Also, the uncommented portions of our elasticsearch.yml:
bootstrap.mlockall: true
gateway.type: local
gateway.recover_after_nodes: 4
gateway.recover_after_time: 5m
gateway.expected_nodes: 4
indices.recovery.max_size_per_sec: 500mb
discovery.zen.minimum_master_nodes: 2
discovery.zen.ping.timeout: 20s
discovery.zen.ping.multicast.enabled: false
index.search.slowlog.threshold.query.warn: 10s
index.search.slowlog.threshold.query.info: 5s
index.search.slowlog.threshold.query.debug: 2s
index.search.slowlog.threshold.query.trace: 500ms
index.indexing.slowlog.threshold.index.warn: 10s
index.indexing.slowlog.threshold.index.info: 5s
index.indexing.slowlog.threshold.index.debug: 2s
index.indexing.slowlog.threshold.index.trace: 500ms
threadpool:
bulk:
type: fixed
min: 1
size: 30
wait_time: 30s
queue_size: -1
index:
type: fixed
min: 1
size: 30
wait_time: 30s
queue_size: -1
discovery.zen.fd.ping_interval: 10s
discovery.zen.fd.ping_timeout: 60s
discovery.zen.fd.ping_retries: 10
index.translog.flush_threshold_ops: 20000
index.translog.flush_threshold_size: 400mb
index.translog.flush_threshold_period: 60m
On Wednesday, April 9, 2014 5:02:11 PM UTC-4, Jesse Davis wrote:
>
> We're attempting to create a new Elasticsearch cluster for indexing URLs, but
> have run into a memory leak when turning replication on for our indices.
>
> The current setup is: 5 x m2.2xlarge, 4 TB mounted on EBS per node (not
> Provisioned IOPs).
>
> We create one index per day, and will keep the past 90 days around for
> searching. We have been been performing bulk inserts with routing enabled, 1
> day at a time, and have been successful in loading all 90 days. This ended
> up being approximately 313 million documents. I had inserted with the number
> of replicas per index set to 0 to increase our bulk insertion rate.

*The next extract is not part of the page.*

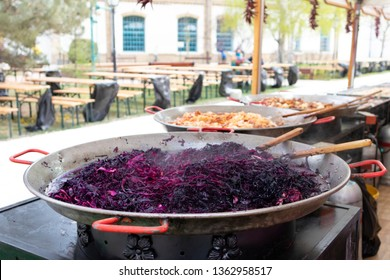 Traditional hungarian street food with purple cabbage cooking in a large pot. Seating area in the background, out of focus, no people.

> I then started changing the number of replicas per index to 1, one index at a
> time. I was able to successfully create the replicas for about 70 of the
> shards (i.e. about 65 or 70 days), but then ran out of heap space.
>
> We are planning to bulk insert about 2-4 millions records per day in 10
> minute intervals, so I would appreciate any advice on the validity of our
> configuration so far. In particular, we would like to know if there's any
> known memory leaks with shard replication or bulk inserts.
>
> Our configuration:
>
> Ubuntu 12.04 LTS
> Java 7 u51 (I am aware of
> https://groups.google.com/forum/#!msg/elasticsearch/D4WNQZSvqSU/zo7ancelKi4J
> and am doing a rolling restart of the cluster as we speak to move to Java 7
> u25).
> Marvel was installed on each node, but in order to simplify our setup, I will
> be removing it during the aforementioned cluster restart.
>
> Elasticsearch 1.0.0
>
> "version" : {
> "number" : "1.0.0",
> "build_hash" : "a46900e9c72c0a623d71b54016357d5f94c8ea32",
> "build_timestamp" : "2014-02-12T16:18:34Z",
> "build_snapshot" : false,
> "lucene_version" : "4.6"
> },
>
> Settings applied for our bulk insert:
>
> {
> "index" : {
> "merge.policy.max_merge_at_once" : 4,
> "merge.policy.segments_per_tier" : 20,
> "refresh_interval" : "-1" # I will be setting this back to 1s when
> our backfill/replicas are done
> }
> }
>
> {
> "transient" : {
> "index.merge.policy.merge_factor" : 30,
> "threadpool.bulk.queue_size" : -1,
> "index.merge.scheduler.max_thread_count" : 5
> }
> }
>
> Our Java configuration variables (those that are different from the default
> /etc/default/elasticsearch in the .deb):
>
> JAVA_HOME=/usr/lib/jvm/java-1.7.0_25-oracle (this was Oracle's Java 7 u51,
> being backed down during the restart)
> ES_HEAP_SIZE=18g
> MAX_OPEN_FILES=256000
>
> From a running instance:
>
> /usr/lib/jvm/java-1.7.0_25-oracle/bin/java -Xms18g -Xmx18g -Xss256k
> -Djava.awt.headless=true -XX:+UseParNewGC -XX:+UseConcMarkSweepGC
> -XX:CMSInitiatingOccupancyFraction=75 -XX:+UseCMSInitiatingOccupancyOnly
> -XX:+HeapDumpOnOutOfMemoryError -Delasticsearch
> -Des.pidfile=/var/run/elasticsearch.pid
> -Des.path.home=/usr/share/elasticsearch -cp
> :/usr/share/elasticsearch/lib/elasticsearch-1.0.0.jar:/usr/share/elasticsearch/lib/*:/usr/share/elasticsearch/lib/sigar/*
> -Des.default.config=/etc/elasticsearch/elasticsearch.yml
> -Des.default.path.home=/usr/share/elasticsearch
> -Des.default.path.logs=/var/log/elasticsearch
> -Des.default.path.data=/var/lib/elasticsearch
> -Des.default.path.work=/tmp/elasticsearch
> -Des.default.path.conf=/etc/elasticsearch
> org.elasticsearch.bootstrap.Elasticsearch
>
> The log message I saw during the OutOfMemoryError:
>
>
> [2014-04-09 14:17:28,393][WARN ][cluster.action.shard ] [esearch16]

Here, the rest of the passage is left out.